Lid 1105 further includes a pair of electrodes 1140 with a plurality of teeth 1145. Electrodes 1140 are positioned so that when strips 100A and 100B have been installed and lid 1105 is closed, teeth 1145 will securely engage and connect solder bumps 510 and busses 110 on strips 100A and 100B.
FIG. 12 is a plan view showing strips 100A and 100B properly installed in connector 1100. Openings 1110A and 1110B have springably and removably engaged projections 1112A and 1112B (FIG. 11), respectively so that connector 1100 is securely closed. Conductive members 1130 and teeth 1135 have been firmly urged against and connected busses 110, and LEDs 115A and 115B are secured within openings 1110C and 1110D, respectively.
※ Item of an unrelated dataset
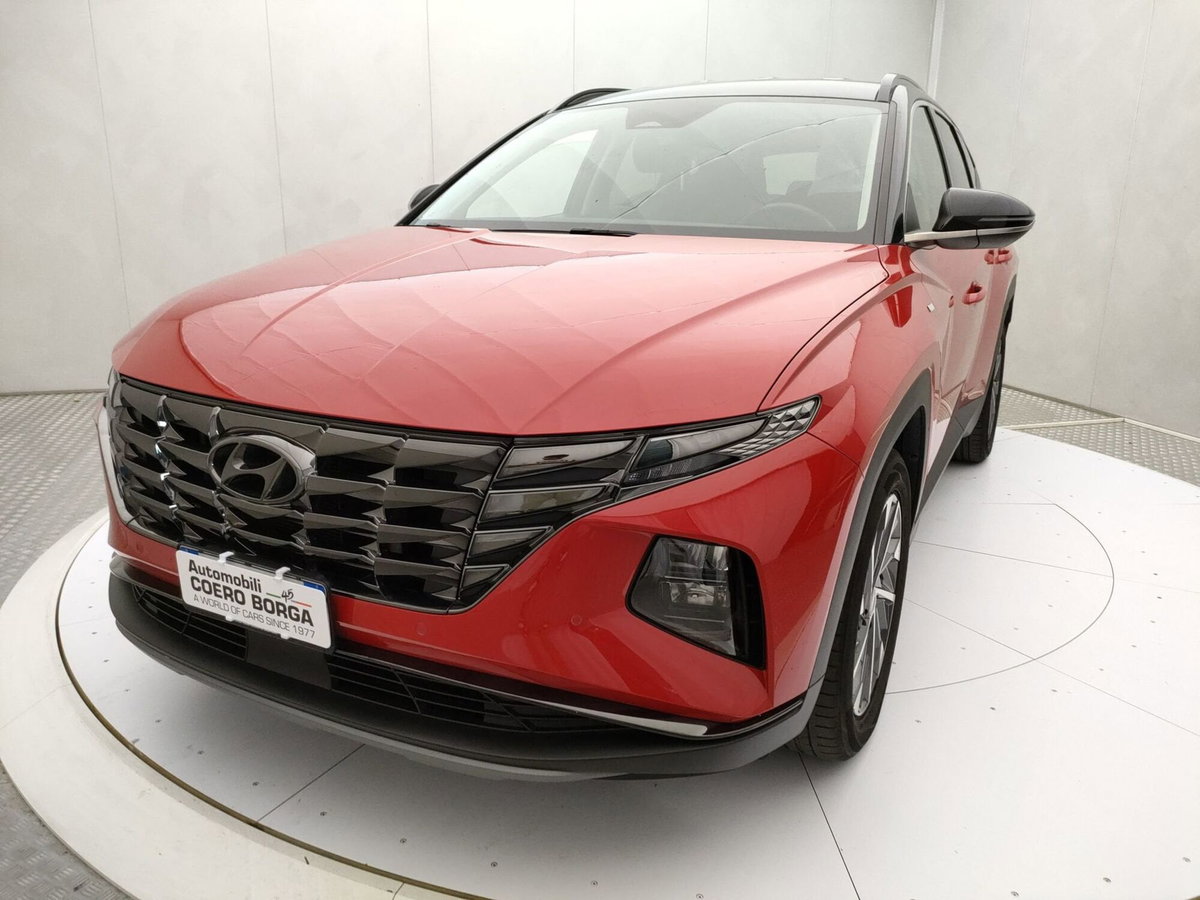 Hyundai Tucson 1.6 crdi 48V Xline 2wd imt (9)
Connector 1100 is molded and made of the same material as connector halves 300 and 500, although other materials can be used. Members 1130 and electrodes 1140 are made of a sturdy, electrically conductive metal such as steel, copper, brass, or another material, although members 1130 can be made of another, electrically non-conductive material. They are installed in connector 1100 either at the time of molding, or they can be installed at a later time.
Conclusions, Ramifications, and Scope
The present method and apparatus securely electrically and mechanically connects a LED strip to a power source connector and also permits the secure electrical and mechanical joining of two LED strips without the need for soldering. In various aspects it has one or more of the following advantages: the ability to make and release connections faster, the provision of a low-profile, flat connector for a PCB, and the provision of a compact connector.
While the above description contains many specificities, these should not be construed as limitations on the scope, but as exemplifications of some present embodiments. Many other ramifications and variations are possible using the system and methods described. For example, round LEDs can be used instead of square, with round openings in the lids of the LED holders. Mounting holes can be included in the bases of the LED holders so that fasteners can be used to secure the connectors to a surface. Adhesive can be applied to the underneath surface of the LED holders so that they can be secured to a surface. Different widths and sizes of LEDs and different wire gauges and conductor widths and thicknesses can be used. The holders can be supplied in any color. Instead of a hinge joining the cover and the base, a snap-on cover or two-piece can be provided.
Thus the scope should be determined by the appended claims and their legal equivalents, rather than the examples and particulars given.